Life and Death on the Streets – Third in a Series.

I remember.

When I was sixteen or so, and my police file listed my residence as “NFA: NO FIXED ADDRESS”, I spent a lot of time at The Square. All of us. It was where we spent our time.

There were maybe two dozen of us there when this kid grabbed my collar, his face caked in blood.

“You gotta help me, man. Some big jock just fuckin’ decked me and took my bag. I was holding for someone else, I don’t even know who this guy is. I gotta get it back.”

That was all we needed to hear. Very few of us agreed on anything at all, and most of us had been in scraps with at least half the people there. We only knew solidarity when someone from the outside fucked with us.
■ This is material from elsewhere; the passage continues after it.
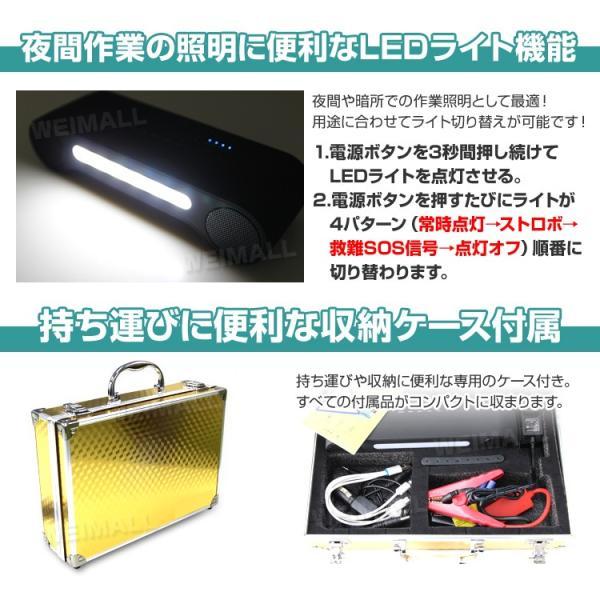 カースピーカー ジャンプスターター エンジンスターター 懐中電灯 充電器 LEDライト ワイヤレス 12V 車用 Bluetooth 12000mAh tantobazarshop 09
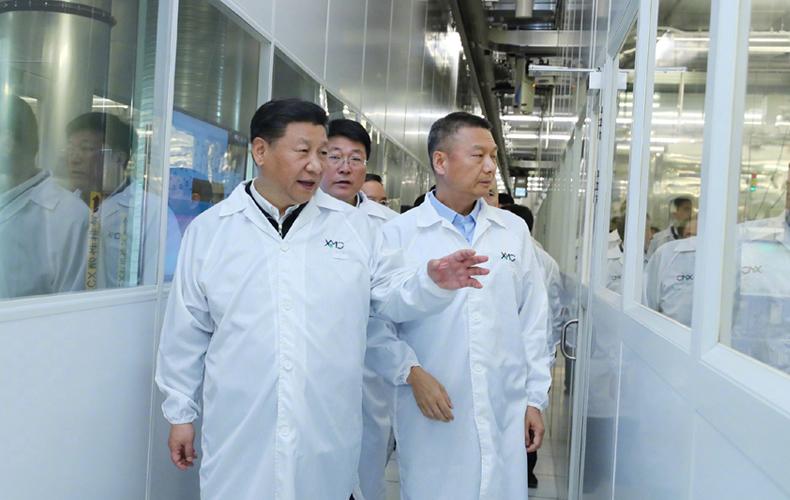 考察武汉新芯集成电路制造有限公司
There were dozens of us at the square, and then just like that, there were none.

We followed buddy (who’s name I don’t remember, if I ever knew it) down the back streets, until we found the jock. He was drunk, or high, or both. Big motherfucker, too. Bigger than any of us, at least. Nice jacket, nice shoes. He mumbled something under his breath, held buddy’s denim backpack close to him, and we circled around him.

The details are fuzzy, and largely irrelevant. I remember one of the squeegee kids broke his squeegee handle over the guys head, and someone else kicked him into a car so hard he went through the window, and the alarm went off. At no point did he fall down, he just staggered and kept swinging at us. Probably less than half of us did anymore more than watch, but it didn’t matter who did what. We were all complicit.

Ten minutes later, we’re out of the alleys and on the main street. Traffic is heavy, and he’s bleeding bad. Someone picks up an iron garbage can from the street corner and throws it at him, in the middle of the road. I don’t remember if it hit him or not.

We all know this can’t go on much longer. It’s broad daylight, and someone’s almost certainly called the cops by now.

He jumps in the back of a moving pickup truck, and then he’s gone. The backpack is in the middle of the road, and the kid with the bloody face grabs it, and takes off. The rest of us follow his example, and find other places to be for the rest of the day.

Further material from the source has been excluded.